* **What you need to do**: Locate each line in the records below that contains the word "snow", and copy those lines in full.

(Spatial reasoning question data)
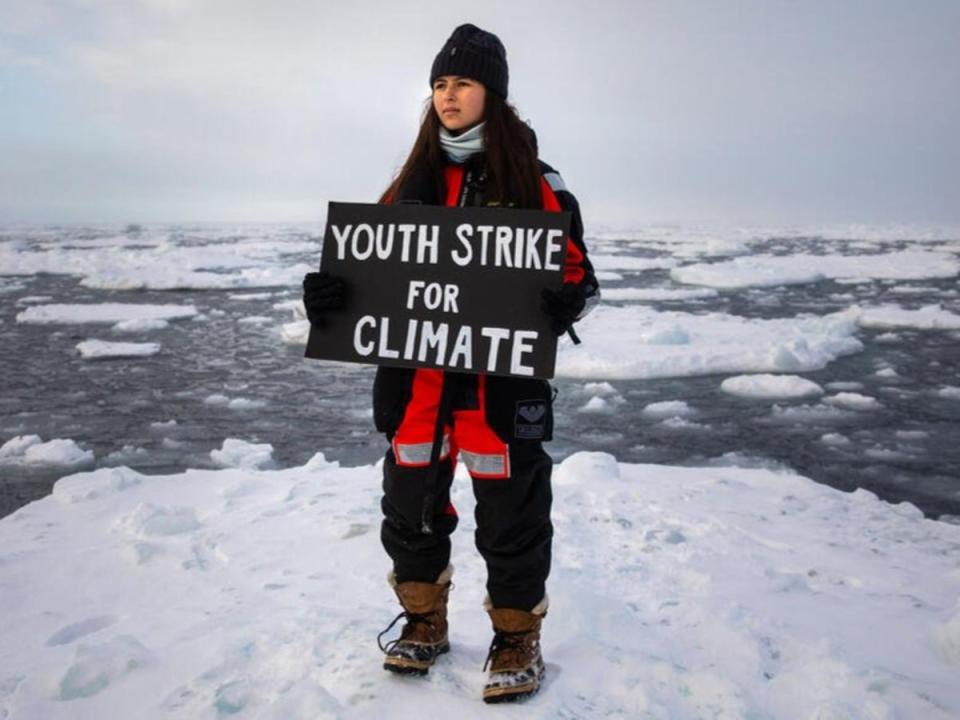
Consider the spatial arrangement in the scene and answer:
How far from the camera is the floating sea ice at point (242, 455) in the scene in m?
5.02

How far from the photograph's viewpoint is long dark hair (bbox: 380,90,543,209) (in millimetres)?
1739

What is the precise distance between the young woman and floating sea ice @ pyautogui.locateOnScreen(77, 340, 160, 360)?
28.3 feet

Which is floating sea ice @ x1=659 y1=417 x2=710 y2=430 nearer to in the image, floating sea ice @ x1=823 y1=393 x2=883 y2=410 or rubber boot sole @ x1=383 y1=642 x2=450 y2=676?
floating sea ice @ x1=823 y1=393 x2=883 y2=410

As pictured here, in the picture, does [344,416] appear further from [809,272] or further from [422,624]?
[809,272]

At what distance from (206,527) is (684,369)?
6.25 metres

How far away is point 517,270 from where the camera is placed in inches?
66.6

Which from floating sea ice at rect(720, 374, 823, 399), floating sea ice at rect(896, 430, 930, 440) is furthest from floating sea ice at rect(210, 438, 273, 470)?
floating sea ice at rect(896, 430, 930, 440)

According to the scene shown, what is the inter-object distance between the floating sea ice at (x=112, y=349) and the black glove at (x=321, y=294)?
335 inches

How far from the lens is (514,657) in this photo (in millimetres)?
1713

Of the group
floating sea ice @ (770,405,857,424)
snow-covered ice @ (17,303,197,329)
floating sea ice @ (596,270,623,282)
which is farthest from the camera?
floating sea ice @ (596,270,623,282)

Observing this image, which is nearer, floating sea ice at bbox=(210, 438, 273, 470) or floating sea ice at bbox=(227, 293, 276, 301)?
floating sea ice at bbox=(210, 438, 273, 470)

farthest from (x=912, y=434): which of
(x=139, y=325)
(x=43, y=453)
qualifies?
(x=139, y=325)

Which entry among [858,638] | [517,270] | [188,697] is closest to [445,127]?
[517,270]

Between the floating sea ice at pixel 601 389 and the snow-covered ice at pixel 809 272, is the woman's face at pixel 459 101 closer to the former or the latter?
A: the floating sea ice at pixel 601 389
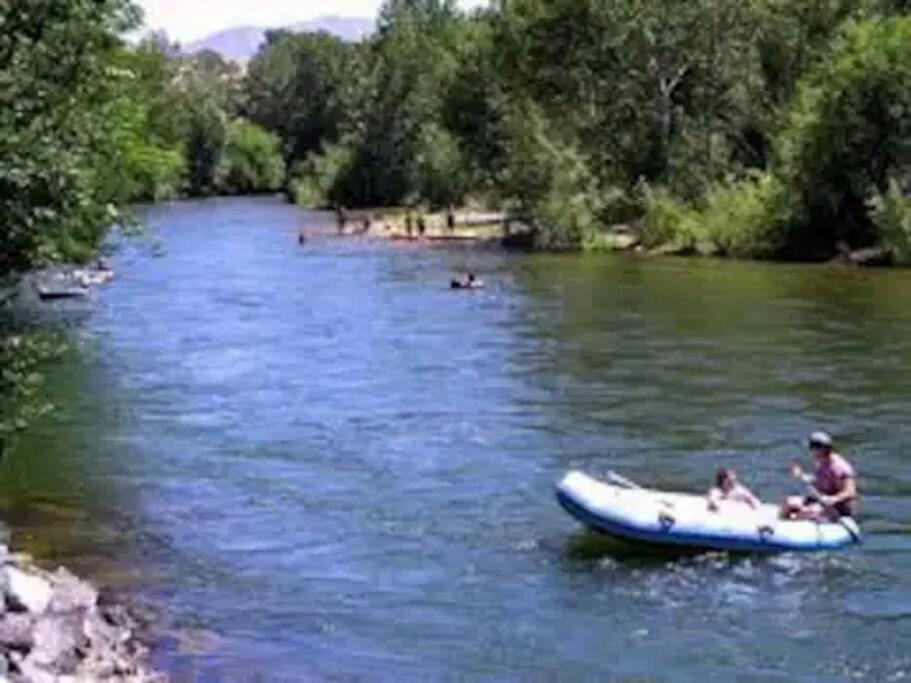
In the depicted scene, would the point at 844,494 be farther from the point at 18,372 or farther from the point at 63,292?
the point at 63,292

==

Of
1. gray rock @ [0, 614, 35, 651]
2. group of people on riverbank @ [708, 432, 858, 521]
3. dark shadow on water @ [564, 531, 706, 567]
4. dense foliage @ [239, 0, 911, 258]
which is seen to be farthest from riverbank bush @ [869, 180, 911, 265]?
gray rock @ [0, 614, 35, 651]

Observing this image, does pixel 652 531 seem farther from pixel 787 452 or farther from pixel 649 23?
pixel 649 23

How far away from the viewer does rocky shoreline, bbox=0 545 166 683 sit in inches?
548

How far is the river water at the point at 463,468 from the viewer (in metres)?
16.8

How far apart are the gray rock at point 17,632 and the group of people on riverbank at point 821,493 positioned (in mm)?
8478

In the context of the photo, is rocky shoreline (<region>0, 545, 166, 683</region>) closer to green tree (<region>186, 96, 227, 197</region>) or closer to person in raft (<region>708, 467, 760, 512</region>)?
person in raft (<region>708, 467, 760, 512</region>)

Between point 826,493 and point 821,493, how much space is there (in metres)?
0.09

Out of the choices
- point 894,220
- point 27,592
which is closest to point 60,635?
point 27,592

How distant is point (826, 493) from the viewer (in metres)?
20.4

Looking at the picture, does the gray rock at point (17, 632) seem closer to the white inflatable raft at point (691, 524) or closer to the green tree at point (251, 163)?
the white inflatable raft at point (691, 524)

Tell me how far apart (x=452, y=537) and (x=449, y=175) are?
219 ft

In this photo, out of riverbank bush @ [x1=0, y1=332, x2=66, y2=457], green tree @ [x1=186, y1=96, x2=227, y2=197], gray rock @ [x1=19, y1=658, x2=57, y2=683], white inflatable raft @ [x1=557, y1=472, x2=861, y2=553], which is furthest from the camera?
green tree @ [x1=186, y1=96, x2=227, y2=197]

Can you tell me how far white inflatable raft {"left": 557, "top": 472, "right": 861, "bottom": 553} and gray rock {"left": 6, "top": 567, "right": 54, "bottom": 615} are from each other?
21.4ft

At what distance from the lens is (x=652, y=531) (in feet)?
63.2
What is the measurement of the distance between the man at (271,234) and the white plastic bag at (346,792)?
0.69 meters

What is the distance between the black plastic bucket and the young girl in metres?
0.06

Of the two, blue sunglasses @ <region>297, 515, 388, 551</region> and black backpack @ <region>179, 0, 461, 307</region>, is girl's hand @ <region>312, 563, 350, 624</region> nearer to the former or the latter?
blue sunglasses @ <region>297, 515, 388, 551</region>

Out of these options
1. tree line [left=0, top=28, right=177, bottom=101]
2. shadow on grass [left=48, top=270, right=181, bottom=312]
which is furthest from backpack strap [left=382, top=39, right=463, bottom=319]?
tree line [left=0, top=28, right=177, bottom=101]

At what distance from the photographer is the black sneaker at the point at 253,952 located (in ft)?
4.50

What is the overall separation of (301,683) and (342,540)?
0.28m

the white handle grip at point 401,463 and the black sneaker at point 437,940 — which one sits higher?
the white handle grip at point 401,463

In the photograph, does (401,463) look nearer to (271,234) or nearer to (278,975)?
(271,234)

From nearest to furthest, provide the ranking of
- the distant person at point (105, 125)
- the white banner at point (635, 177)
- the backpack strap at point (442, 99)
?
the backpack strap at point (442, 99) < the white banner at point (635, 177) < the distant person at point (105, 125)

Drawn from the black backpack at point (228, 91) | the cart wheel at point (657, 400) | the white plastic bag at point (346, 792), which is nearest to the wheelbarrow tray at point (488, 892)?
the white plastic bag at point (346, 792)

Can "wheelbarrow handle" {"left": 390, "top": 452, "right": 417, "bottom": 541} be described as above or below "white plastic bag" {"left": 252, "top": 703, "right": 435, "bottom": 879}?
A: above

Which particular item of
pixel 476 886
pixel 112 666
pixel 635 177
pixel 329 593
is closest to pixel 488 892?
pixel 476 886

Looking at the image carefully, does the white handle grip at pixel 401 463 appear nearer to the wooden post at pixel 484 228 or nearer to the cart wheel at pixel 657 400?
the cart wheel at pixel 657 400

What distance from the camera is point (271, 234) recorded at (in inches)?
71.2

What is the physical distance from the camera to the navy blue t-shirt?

* **In response**:
snow-covered ice @ (17,303,197,329)
Between the floating sea ice at pixel 601 389 and the snow-covered ice at pixel 809 272, is the woman's face at pixel 459 101 closer to the former or the latter?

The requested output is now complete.